Заголовки безопасности IPsec

В контексте заголовков расширения IPv6 нам будем уместно упомянуть IPsec (IP security, безопасность IP). Ведь IPsec — это рекомендованный компонент всякого узла IPv6 [§11.1 RFC 6434].

В предыдущей редакции технических условий узла IPv6 поддержка IPsec была даже обязательной [§8.1 RFC 4294]. Хотя в новой редакции [§11.1 RFC 6434] она стала рекомендованной, а не обязательной, это вовсе не перечеркнуло давней связи между IPv6 и IPsec. IPsec был "разжалован" ради двух вполне оправданных целей [§11 RFC 6434]. Во-первых, IPsec — это не панацея и не монопольный поставщик безопасности в среде TCP/IP. В некоторых случаях стоит предпочесть безопасность на другом уровне, скажем, транспортном (TLS) или прикладном (SSH). А во-вторых, обязательность IPsec — это серьезное препятствие на пути встроенных реализаций IPv6 для платформ с ограниченными ресурсами, например, кофеварок и сенсоров. Уместить IPsec в такую минимальную реализацию практически невозможно, а без него реализация IPv6 не соответствует действующему стандарту. Новая редакция технических условий узла IPv6 разрешила это противоречие.

В целом IPsec [RFC 4301] — это архитектура, то есть целая система моделей, механизмов, алгоритмов и протоколов, направленная на сквозную защиту пакетов IP. Слово "сквозная" здесь значит, что защиту пакета выполняют только его источник и конечный адресат, как то: источник подписывает пакет, а конечный адресат проверяет подпись; источник шифрует пакет, а конечный адресат расшифровывает его. Между тем, транзитные узлы, будь то маршрутизаторы или промежуточные адресаты, обрабатывают защищенные пакеты точно так же, как обычные.

Хотя исторически IPsec возник именно для защиты IPv6 и только затем был адаптирован к среде IPv4, подробно рассматривать его мы не будем хотя бы потому, что он заслуживает отдельного курса лекций. Сейчас мы ограничимся только тем, что посмотрим, какие черты объединяют заголовки безопасности IPsec с другими заголовками IPv6.

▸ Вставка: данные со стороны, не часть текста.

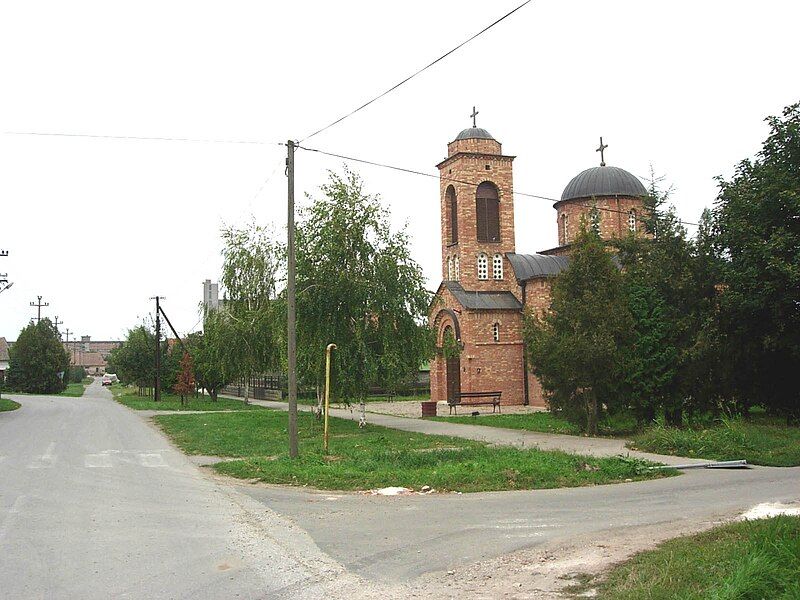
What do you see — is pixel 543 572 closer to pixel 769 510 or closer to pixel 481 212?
pixel 769 510

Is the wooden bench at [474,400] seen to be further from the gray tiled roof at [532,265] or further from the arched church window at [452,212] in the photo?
the arched church window at [452,212]

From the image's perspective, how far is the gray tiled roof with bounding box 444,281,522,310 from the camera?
3956cm

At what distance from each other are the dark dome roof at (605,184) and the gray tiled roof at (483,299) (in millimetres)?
8673

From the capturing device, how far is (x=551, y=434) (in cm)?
2361

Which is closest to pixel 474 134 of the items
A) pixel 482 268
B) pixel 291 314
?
pixel 482 268

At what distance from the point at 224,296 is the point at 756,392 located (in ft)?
99.5

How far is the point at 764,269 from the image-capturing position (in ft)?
72.2

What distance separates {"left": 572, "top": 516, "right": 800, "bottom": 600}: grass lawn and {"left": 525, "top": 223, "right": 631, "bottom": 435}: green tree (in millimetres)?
13345

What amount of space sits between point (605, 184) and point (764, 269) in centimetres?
2365

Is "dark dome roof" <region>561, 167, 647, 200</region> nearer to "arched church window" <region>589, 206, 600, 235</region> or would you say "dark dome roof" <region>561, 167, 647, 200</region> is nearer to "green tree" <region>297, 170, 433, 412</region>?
"arched church window" <region>589, 206, 600, 235</region>

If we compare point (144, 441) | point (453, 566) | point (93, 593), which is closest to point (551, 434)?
point (144, 441)

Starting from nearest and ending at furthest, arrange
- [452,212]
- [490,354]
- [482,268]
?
[490,354] → [482,268] → [452,212]

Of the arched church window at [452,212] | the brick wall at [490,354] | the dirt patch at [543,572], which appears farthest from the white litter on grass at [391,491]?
the arched church window at [452,212]

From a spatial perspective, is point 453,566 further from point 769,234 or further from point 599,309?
point 769,234
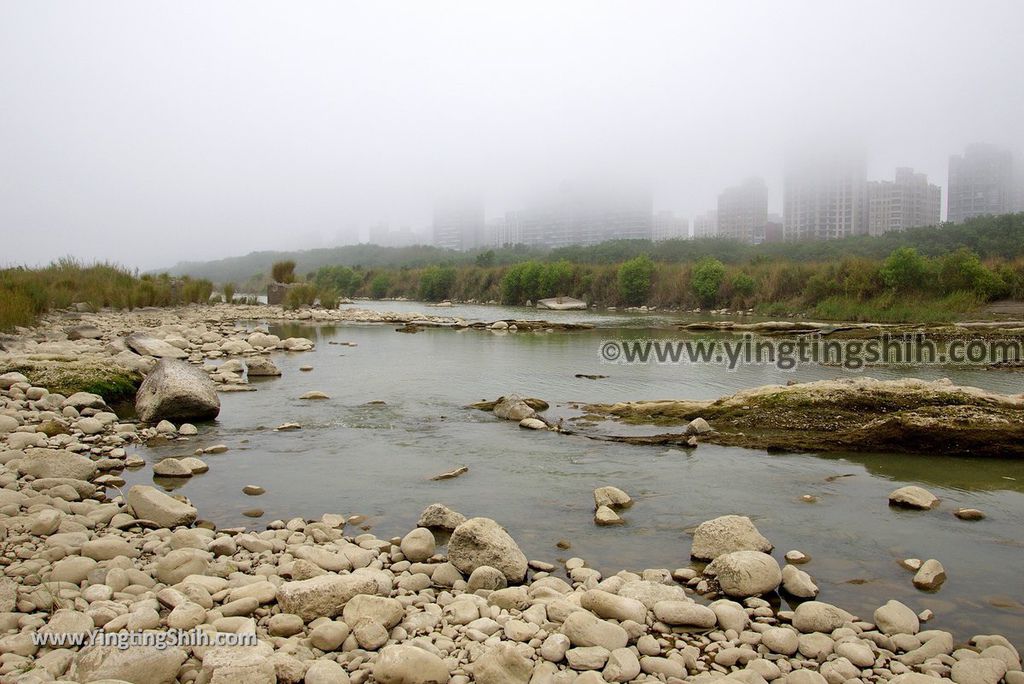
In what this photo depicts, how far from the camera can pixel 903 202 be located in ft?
308

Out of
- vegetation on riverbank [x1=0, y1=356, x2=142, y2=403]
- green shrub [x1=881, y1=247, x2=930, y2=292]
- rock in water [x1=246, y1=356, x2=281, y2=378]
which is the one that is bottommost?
rock in water [x1=246, y1=356, x2=281, y2=378]

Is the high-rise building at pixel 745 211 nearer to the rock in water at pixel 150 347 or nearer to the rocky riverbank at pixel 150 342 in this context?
the rocky riverbank at pixel 150 342

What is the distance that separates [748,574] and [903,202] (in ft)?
350

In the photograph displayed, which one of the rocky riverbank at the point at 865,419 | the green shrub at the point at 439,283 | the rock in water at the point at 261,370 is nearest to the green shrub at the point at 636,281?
the green shrub at the point at 439,283

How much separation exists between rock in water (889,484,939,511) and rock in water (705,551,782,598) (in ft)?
9.66

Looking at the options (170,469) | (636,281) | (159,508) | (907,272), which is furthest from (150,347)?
(636,281)

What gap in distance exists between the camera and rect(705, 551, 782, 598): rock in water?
206 inches

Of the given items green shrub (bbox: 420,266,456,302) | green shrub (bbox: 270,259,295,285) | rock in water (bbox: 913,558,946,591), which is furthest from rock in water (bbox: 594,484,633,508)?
green shrub (bbox: 420,266,456,302)

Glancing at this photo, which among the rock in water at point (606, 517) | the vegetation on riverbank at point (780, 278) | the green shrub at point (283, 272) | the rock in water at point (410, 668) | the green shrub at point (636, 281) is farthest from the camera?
the green shrub at point (636, 281)

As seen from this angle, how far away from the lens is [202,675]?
3662mm

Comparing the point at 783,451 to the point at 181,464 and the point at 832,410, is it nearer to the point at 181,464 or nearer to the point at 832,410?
the point at 832,410

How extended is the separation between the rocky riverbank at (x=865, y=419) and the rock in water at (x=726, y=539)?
14.1 ft

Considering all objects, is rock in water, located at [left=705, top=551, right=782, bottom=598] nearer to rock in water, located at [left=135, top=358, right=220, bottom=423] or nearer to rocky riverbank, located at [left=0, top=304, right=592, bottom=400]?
rock in water, located at [left=135, top=358, right=220, bottom=423]

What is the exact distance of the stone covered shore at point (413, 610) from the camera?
3.91 m
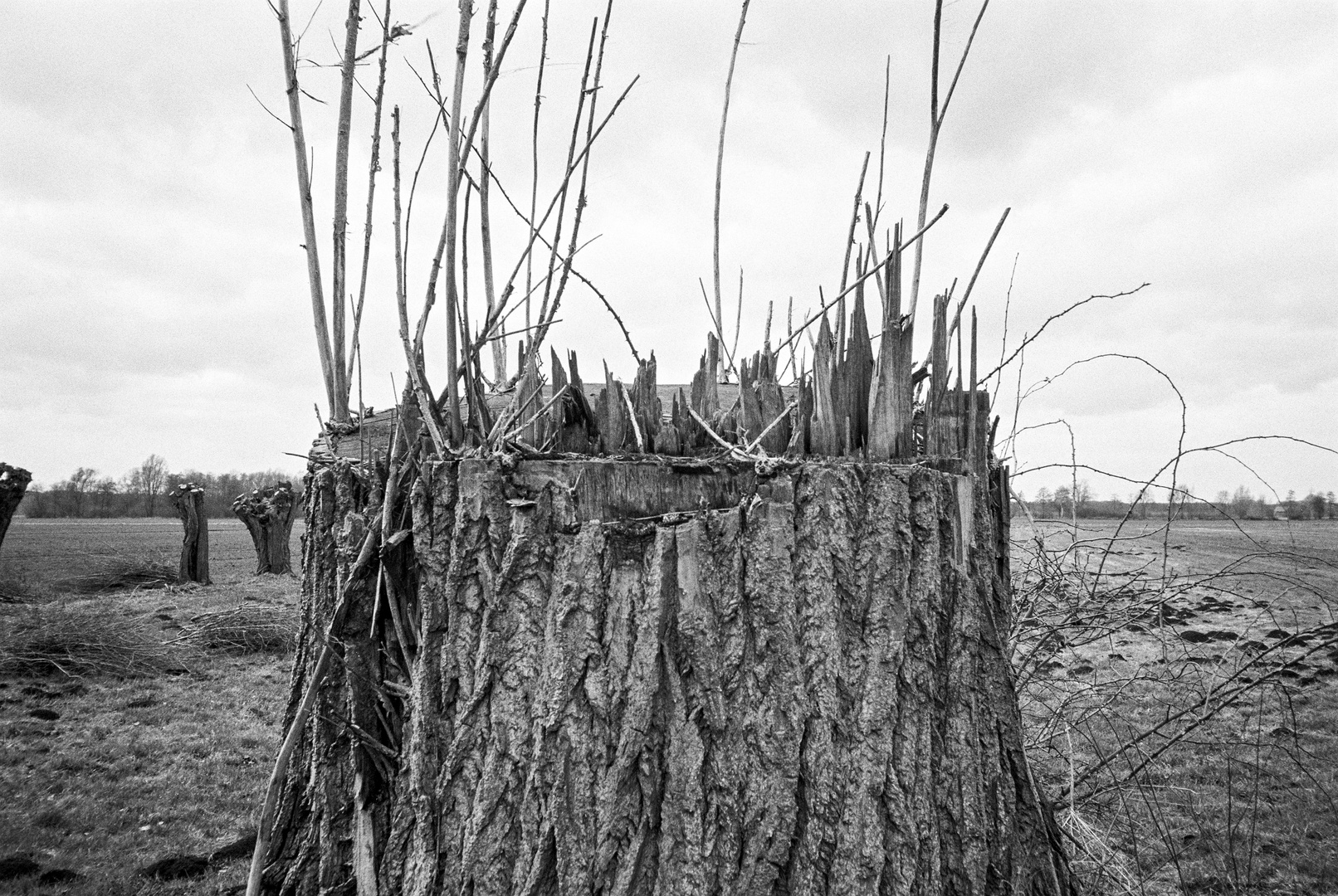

Среди протоколов IPsec с IPv6 непосредственно соприкасаются протоколы AH (authenticated header, аутентифицированный заголовок) [RFC 4302] и ESP (encapsulating security payload, инкапсулирующая защитная полезная нагрузка) [RFC 4303]. Первый из них, AH, обеспечивает только аутентификацию и защиту целостности пакетов, тогда как ESP позволяет, кроме того, зашифровать большую часть пакета. Так как ESP умеет все, на что способен AH, и даже сверх того, применять их вместе смысла нет. Давайте посмотрим, сможем ли мы составить заголовки расширения для этих протоколов, исходя из общих соображений.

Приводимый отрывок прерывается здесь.